Ricardo, likewise moved and overwhelmed by great dejection, remained with bent head, and silent. Marta kept on busily with her task, as though she felt no interest in what was going on. She did not once lift her head during the conversation, nor even when her father left the room. Ricardo looked at her fixedly a long time. The girl's impassive attitude began to mortify him. He had presumptuously imagined that it would affect Martita very deeply to hear the announcement of his departure, for she had always given evidence of being fond of him. He had blind confidence in the goodness of her heart and the strength of her affections; but when he saw her so serene, moving the ivory needle between her slender rosy fingers, without asking him anything about it, without urging him to postpone his journey for a few days, without speaking a word, he felt a new and painful disenchantment. And he allowed himself, by the weight of his gloomy thoughts, to be drawn away into a desperate, pessimistic philosophy.

"Then, sir," he said to himself tearfully, "you must accept the world and humanity as they are.... This girl whom I believed to be so tender-hearted.... What is to be done about it?... In woman exists only one true affection.... Can it possibly be that this child is in love with some one?"

Ricardo had no reason to be indignant at such a thought. But it is certain that he was indignant, and not a little. He tried to drive it away as an absurdity, and succeeded only in convincing himself that, not only it would not be an absurdity, but would not even be strange. But as he was downcast, indignation very soon gave way to sadness; deep, painful sadness.

"Aren't you sorry that I am going away?" he asked, with a sort of melancholy smile creeping over his face.
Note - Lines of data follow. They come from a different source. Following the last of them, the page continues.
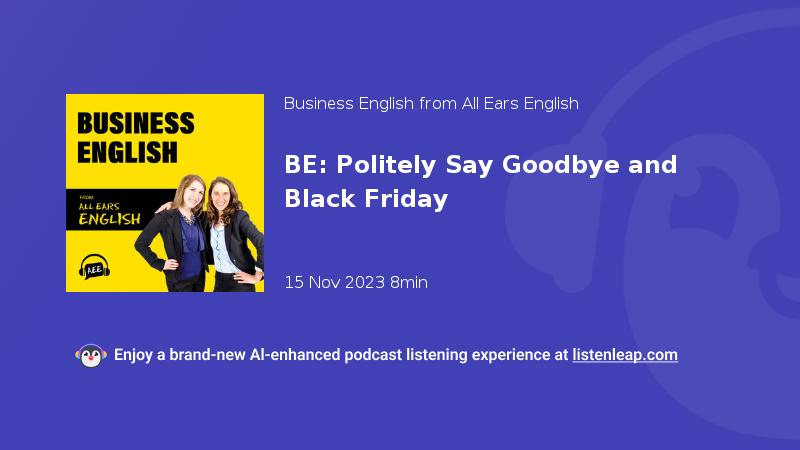 BUSINESS ENGLISH

FROM ALL EARS ENGLISH

A.E.E.

Business English from All Ears English

BE: Politely Say Goodbye and Black Friday

15 Nov 2023 8min

Enjoy a brand-new AI-enhanced podcast listening experience at listenleap.com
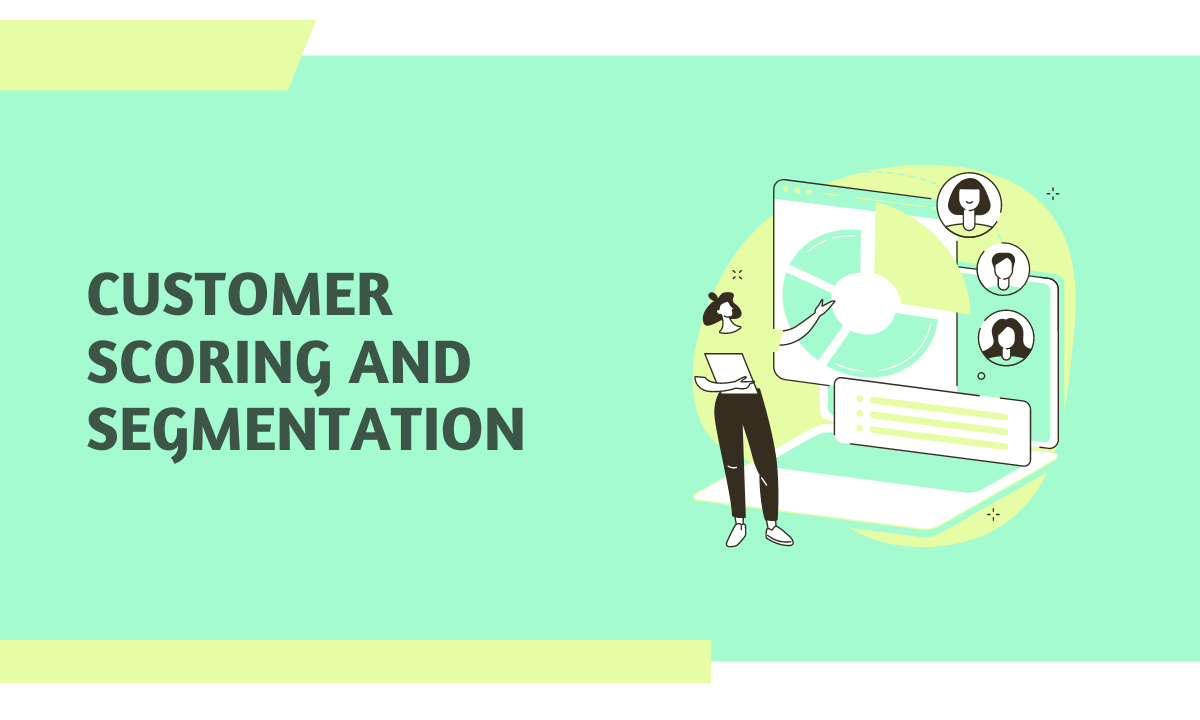 CUSTOMER SCORING AND SEGMENTATION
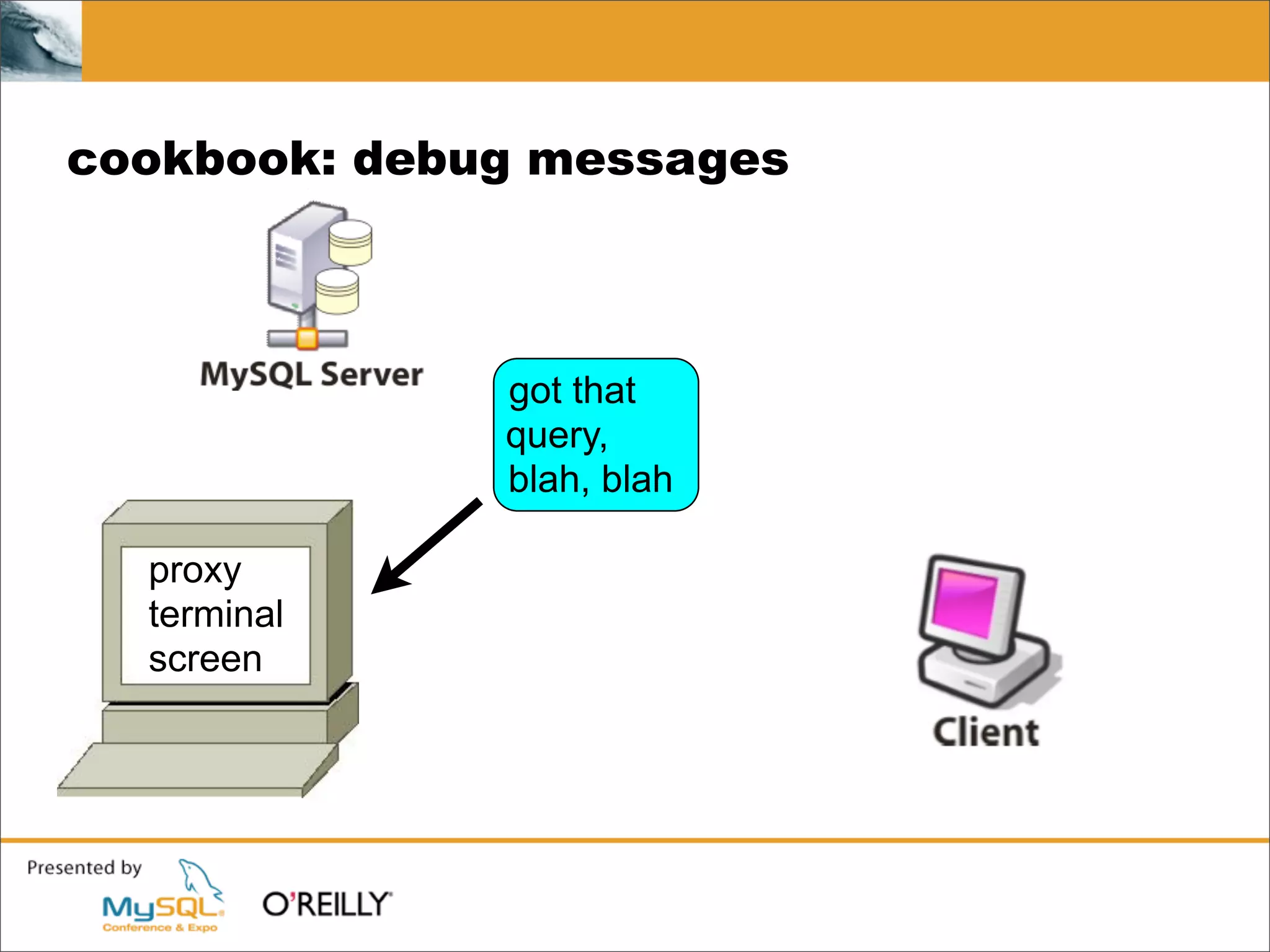 cookbook: debug messages

MySQL Server

got that query, blah, blah

proxy terminal screen

Client

Presented by

MySQL Conference & Expo

O'REILLY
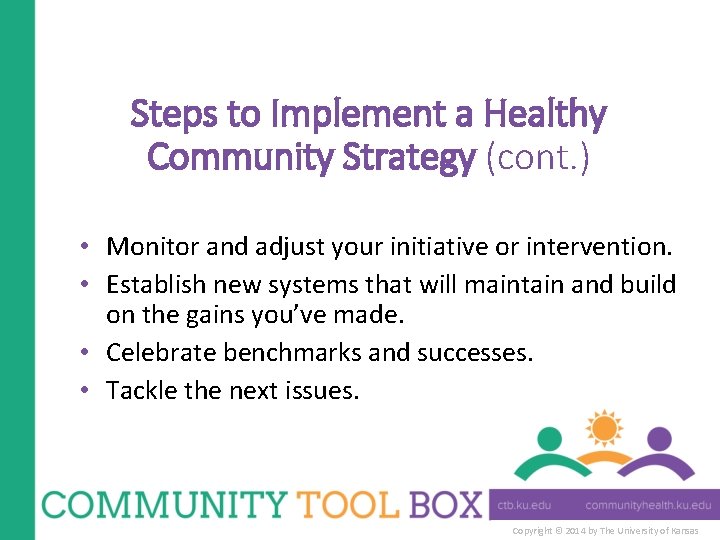 Steps to Implement a Healthy Community Strategy (cont.)

• Monitor and adjust your initiative or intervention.
• Establish new systems that will maintain and build on the gains you've made.
• Celebrate benchmarks and successes.
• Tackle the next issues.

COMMUNITY TOOL BOX

ctb.ku.edu

communityhealth.ku.edu

Copyright © 2014 by The University of Kansas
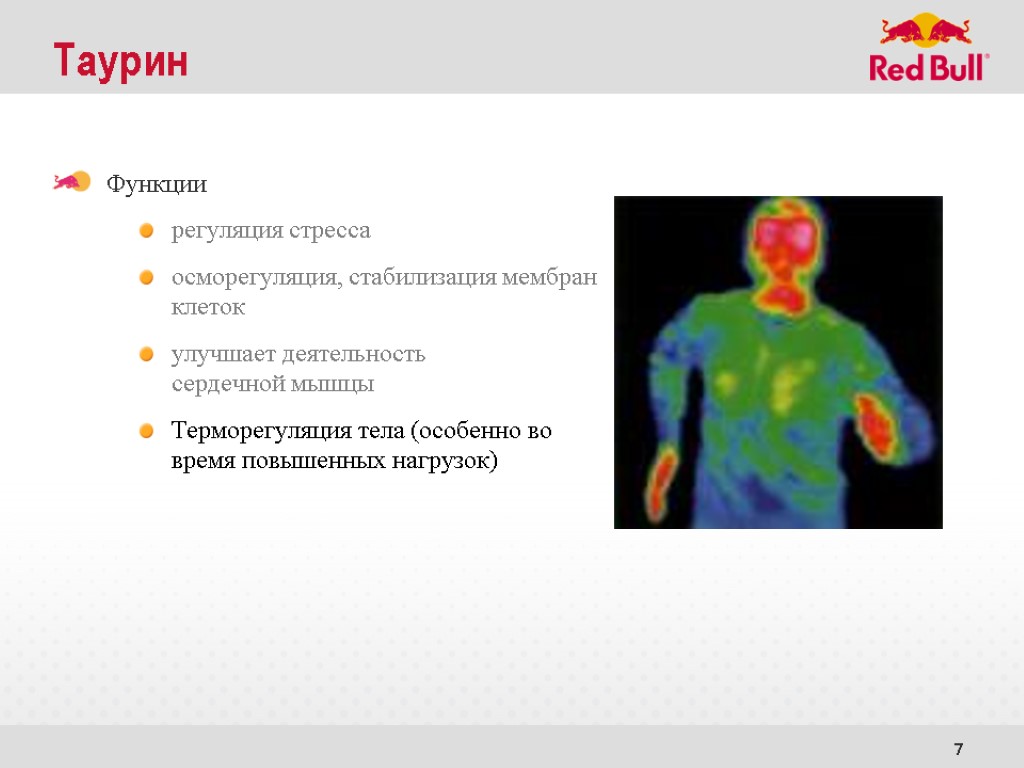 Таурин

Red Bull

Функции

регуляция стресса

осморегуляция, стабилизация мембран клеток

улучшает деятельность сердечной мышцы

Терморегуляция тела (особенно во время повышенных нагрузок)

7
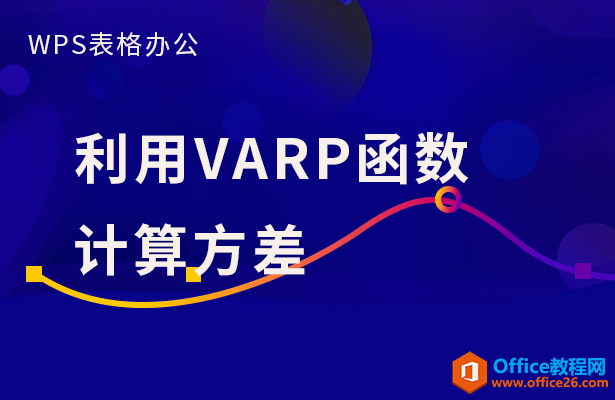 WPS表格办公

利用VARP函数
计算方差

Office教程网
www.office26.com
"Not if it is your pleasure to go...." replied the girl, not lifting her head.

Confound the pleasure! Ricardo had no longer any desire to go away; he was furious with himself for having asked to be sent. Gladly would he give everything to exchange.... But he did not say a word of what he thought.

His sadness and depression kept increasing. He felt a cruel desire to weep. He dared not say a word to Marta, lest she should notice his emotion. Besides, what reason had he to speak to her?... Such an unfeeling child!

He found himself in one of those moments of dejection in which everything appears clad in black, and he took a certain bitter delight in it; moment, in which one (if the expression be permissible) wallows voluptuously in sadness, endeavoring to add to it by unhappy recollections and expectations. He dropped his head on the pillow of the sofa, and shut his eyes, as though he were meditating. Our hero had been meditating deeply, deeply, for many hours. His nerves had been on the strain for a long time, and he began to feel the attack of a languor akin to faintness. He lifted his head a little, to prove to himself that he still had the power of motion, and he looked once more at Martita, who was still in the same position; but very soon he let it fall again. It seemed to him as if he were seized against his will, and kept lying there, without the possibility of moving a finger. He still had his eyes open, but they were as heavy as if the lids had been made of lead. At last he closed them, and fell asleep. That is, we cannot say that he slept, or only napped. It is certain, however, that the Marqués de Peñalta, thus stretched out, with eyes closed, seemed to be asleep, and his face looked so pale, there were such dark rings under his eyes, and his whole appearance was so lifeless that it inspired alarm.

In the space of a few moments one can dream of many and very different things. All have experienced this phenomenon. Ricardo had not as yet entirely lost the idea of reality, when he found himself in a room like the one in which he really was. However, there was this difference, that in the new one the window had very thick iron gratings, like lattices, and one of the walls was likewise grated, through which there could be seen in the background, gilded altars, images of saints, lamps hung from the ceiling; in fact, a real church. Looking attentively from the sofa, he perceived that a great throng was pouring into the church, causing a low, but disagreeable noise, until they filled it entirely, and there was no more room. Then he began to hear the tones of an organ playing the waltzes of the Queen of Scotland, which made him suspect that the organist was Fray Saturnino, the capellane of San Felipe. Then, rising above the heads of the people, he saw the gilded points of a mitre. The organ ceased, and he heard the nasal voice of a preacher delivering a long sermon, although he could not understand a word of what he said. When the sermon was over, he heard a sweet song which made him tremble with delight; it was Maria's sweet voice, singing with more sweetness than ever, the aria from Traviata: "Gran Dio morir si giovane." When this was finished, prolonged applause rang through the church. Then all the people crowded up to the great altar, leaving the spaces near the grating free. Something was going on there, for he clearly heard some voices saying,—

"Now he gives her the benediction ... now ... now."